By Anthony McClean, Editor In Chief Emeritus NEW HAVEN (BASN) —...
Storylines From The 2006 U.S. Open (Part 2)
NEW JERSEY — One of the great stories of the Open this year revolves around Madalitso Muthiya of Zambia and 15 year old Tadd Fujikawa of Hawaii, the youngest player to qualify for the U.S. Open since WWII.
Madalitso began playing golf in 1992 as a nine year old taking clubs from his father Peter. After breaking a window, His father discovered his interest in the game and taught him the game.
To hear him tell his story, he says “I was first 15 years old, and I guess I was winning tournaments in Zambia, and the president of Zambia read about me in the newspapers, the former president of Zambia. So he invited me to the State House to meet him, and he was asking me what he could do for me. So I told him what my plans were.”
“I was with my father, told him what I wanted to do, and that was to play college golf. So I wanted to be on the PGA TOUR. He mentioned that he had a friend in America who could help me out to get a scholarship or to be here in the United States to pursue my golfing career.”
“His name is Jaime Roth. He was working for the U.S. government. He was president of the office of the USTR and was doing trade work with Zambia for the United States. So I ended up meeting him at one of the hotels in Zambia with my father, and from then on my dad and him were corresponding over the phone lines and getting information.”
“So yeah, he arranged a tournament for me to play in Florida. It was the Patty Berg Junior Masters, which I ended up winning, and that’s where the University of New Mexico golf coach saw me there and recruited me.”
“As for qualifying, “I actually had to go pre-qualify for the sectional. I had to go through the local qualifying. I shot 63 to get into the sectional. But I was just playing my own game because I was determined to play good and also to make it here to the U.S. Open because I had always wanted to play a PGA TOUR event.”
“I was happy to play well in the morning, I shot 67. Then in the afternoon I shot 69, so I ended up shooting 10-under par and won by four to get me a spot here.” When asked about his accomplishment of successfully making it to the Open, he reflected, and then said “I haven’t fully realized it because I’m trying to compete at the same time. That’s why I’m here. I’m trying to play well, at the same time not get consumed by what’s going on around me.”
“Probably after the tournament I’ll probably realize what a great accomplishment this probably is.”
While he says he is looking forward to playing well, I’ll add he is also looking to the improbable and winning and what an accomplishment that will be.
When you think of Hawaii and golf, the name that comes to mind in Michelle Wie who as a 13 year old said after winning the 2003 U.S. Women’s Amateur Public Links, “I guess if you grow up normal, you’ll only be normal and i don’t want to be normal. I want to be something else.”

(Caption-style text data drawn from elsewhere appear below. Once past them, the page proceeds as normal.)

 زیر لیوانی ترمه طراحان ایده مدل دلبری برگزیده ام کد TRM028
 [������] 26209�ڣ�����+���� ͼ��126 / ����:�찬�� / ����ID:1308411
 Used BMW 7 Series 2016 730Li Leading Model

Well, she made a valiant effort at Canoe Brook, but fell short. However, at 16 she had time to realize her dream. One person who is realizing his dream is Tadd Fujikawa ; he of Japanese heritage who stands at 5 feet 1 inch, weighs a whooping 135 pounds but can drive the ball 285 yards.

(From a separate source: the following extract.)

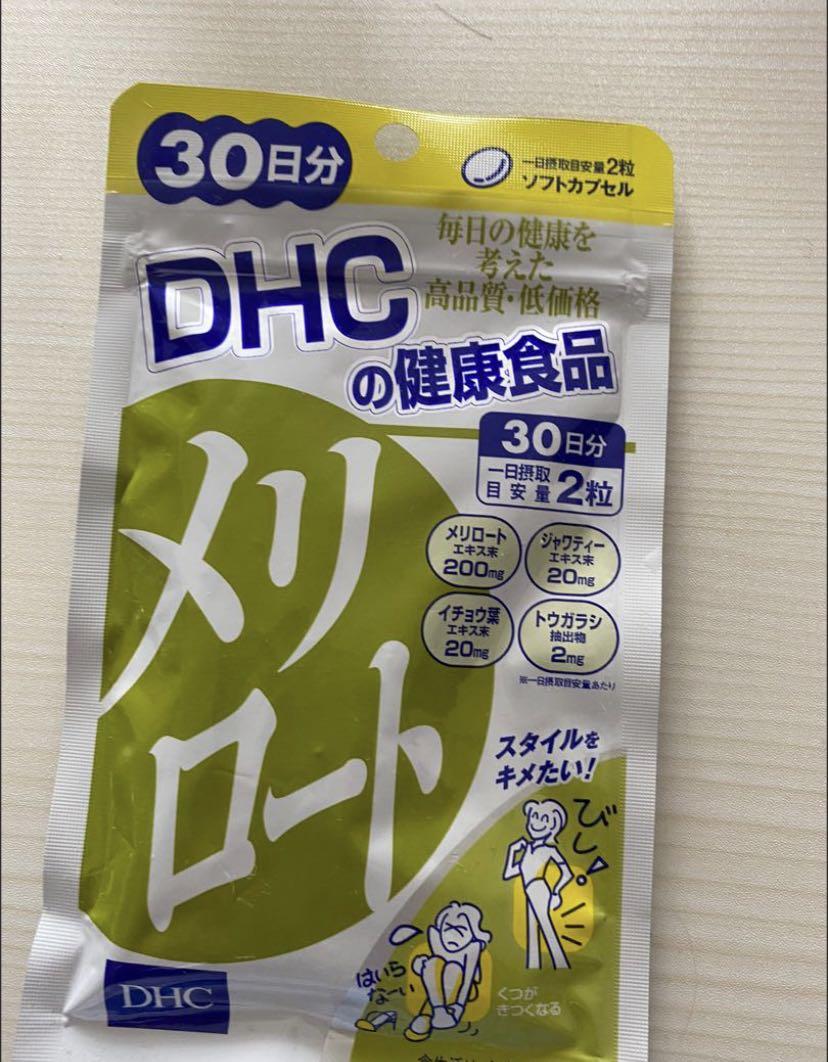 Dhc 1包下半身瘦腿瘦腰纖體丸60粒 30日份量 美容 化妝品 指甲美容 香水 其他 Carousell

As for his route to the Open, he said “In the local qualifying, they took three spots. Michelle qualified first and then another professional from Hawaii qualified second, and I was tied for third with two other people. We had a three-hole playoff, and then on the third playoff hole, I made a 65-foot birdie putt to win.”
“That was kind of fun, I guess. … In Sectional I shot 71 in the first round, 1-under, and I was one shot back of the leader after the first round. I kind of felt like I had to shoot about 4-under to win.”
“I just tried to attack, and when I had the chance, to go for birdie, and when I didn’t, just make par. I really tried to keep myself in the game. And luckily I pulled through, and I’m here now at the U.S. Open.” In discussing his game, he said, “I think right now the strength of my game is probably driving the ball. I’m driving the ball great. I’m not the longest of hitters, but yesterday I played and I think I only missed one fairway. I think that’s definitely the strength of my game right now.”
He added “I think my goal in the competition is certainly to make the cut. I definitely want to win, but that’s kind of unrealistic, so I think making the cut would be really reasonable.” If you are looking for a truly great storyline, perhaps Tadd or Madalitso can be the one. Let’s hope.